# Objective

Given a list of embeddings[with restrict fields], create and deploy a Vertex AI Vector Search (fka Matching Engine) Batch index - with filters to narrow down the search

# Install libraries

In [None]:
!pip install google-cloud-aiplatform



---

#### ⚠️ Do not forget to click the "RESTART RUNTIME" button above.

---

# Authenticate

In [None]:
import sys

if 'google.colab' in sys.modules:
    from google.colab import auth as google_auth
    google_auth.authenticate_user()

# Create Index

In [None]:
PROJECT_ID = 'solutions-2023-mar-107' # @param {type:"string"}
REGION = 'us-central1' # @param {type:"string"}
BUCKET_URI = 'gs://vector_search_regional/test_filterings' # @param {type:"string"} # WHERE EMBEDDINGS ARE STORED

In [None]:
from google.cloud import aiplatform
aiplatform.init(project=PROJECT_ID, location=REGION, staging_bucket=BUCKET_URI)

In [None]:
tree_ah_index = aiplatform.MatchingEngineIndex.create_tree_ah_index(
    display_name='flipkart_batch_filtering',
    contents_delta_uri=BUCKET_URI,
    dimensions=1408,
    approximate_neighbors_count=150,
    distance_measure_type="COSINE_DISTANCE",
    leaf_node_embedding_count=500,
    leaf_nodes_to_search_percent=7,
    description='Based on ~18K Flipkart product listings with both description and image',
)


# Deploy Index

In [None]:
my_index_endpoint = aiplatform.MatchingEngineIndexEndpoint.create(
    display_name='flipkart_batch_filtering_endpoint',
    description='Endpoint for flipkart_batch_filtering',
    public_endpoint_enabled=True,
)

DEPLOYED_INDEX_ID = 'flipkart_batch_filtering'
my_index_endpoint = my_index_endpoint.deploy_index(
    index=tree_ah_index, deployed_index_id=DEPLOYED_INDEX_ID
)
my_index_endpoint.deployed_indexes

# Query index

In [None]:
import base64
from google.cloud import aiplatform
from google.protobuf import struct_pb2
from functools import cache
import time
import typing
import logging

# Inspired from https://stackoverflow.com/questions/34269772/type-hints-in-namedtuple.
class EmbeddingResponse(typing.NamedTuple):
  text_embedding: typing.Sequence[float]
  image_embedding: typing.Sequence[float]


class EmbeddingPredictionClient:
  """Wrapper around Prediction Service Client."""
  def __init__(self, project : str,
    location : str = "us-central1",
    api_regional_endpoint: str = "us-central1-aiplatform.googleapis.com"):
    client_options = {"api_endpoint": api_regional_endpoint}
    # Initialize client that will be used to create and send requests.
    # This client only needs to be created once, and can be reused for multiple requests.
    self.client = aiplatform.gapic.PredictionServiceClient(client_options=client_options)
    self.location = location
    self.project = project

  def get_embedding(self, text : str = None, image_path : str = None):
    """image_path can be a local path or a GCS URI."""
    if not text and not image_path:
      raise ValueError('At least one of text or image_bytes must be specified.')

    instance = struct_pb2.Struct()
    if text:
      if len(text) > 1024:
        logging.warning('Text must be less than 1024 characters.

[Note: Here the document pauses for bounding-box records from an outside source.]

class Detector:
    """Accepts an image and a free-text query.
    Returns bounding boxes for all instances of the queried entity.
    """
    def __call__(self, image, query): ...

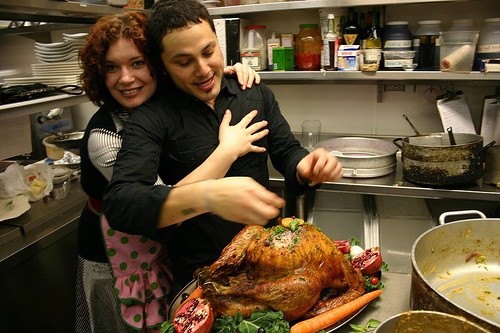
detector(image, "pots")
[409,210,500,333]
[393,133,496,189]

Truncating text.')
        text = text[:1024]
      instance.fields['text'].string_value = text

    if image_path:
      image_struct = instance.fields['image'].struct_value
      if image_path.lower().startswith('gs://'):
        image_struct.fields['gcsUri'].string_value = image_path
      else:
        with open(image_path, "rb") as f:
          image_bytes = f.read()
        encoded_content = base64.b64encode(image_bytes).decode("utf-8")
        image_struct.fields['bytesBase64Encoded'].string_value = encoded_content

    instances = [instance]
    endpoint = (f"projects/{self.project}/locations/{self.location}"
      "/publishers/google/models/multimodalembedding@001")
    response = self.client.predict(endpoint=endpoint, instances=instances)

    text_embedding = None
    if text:
      text_emb_value = response.predictions[0]['textEmbedding']
      text_embedding = [v for v in text_emb_value]

    image_embedding = None
    if image_path:
      image_emb_value = response.predictions[0]['imageEmbedding']
      image_embedding = [v for v in image_emb_value]

    return EmbeddingResponse(
      text_embedding=text_embedding,
      image_embedding=image_embedding)

@cache
def get_client(project):
  return EmbeddingPredictionClient(project)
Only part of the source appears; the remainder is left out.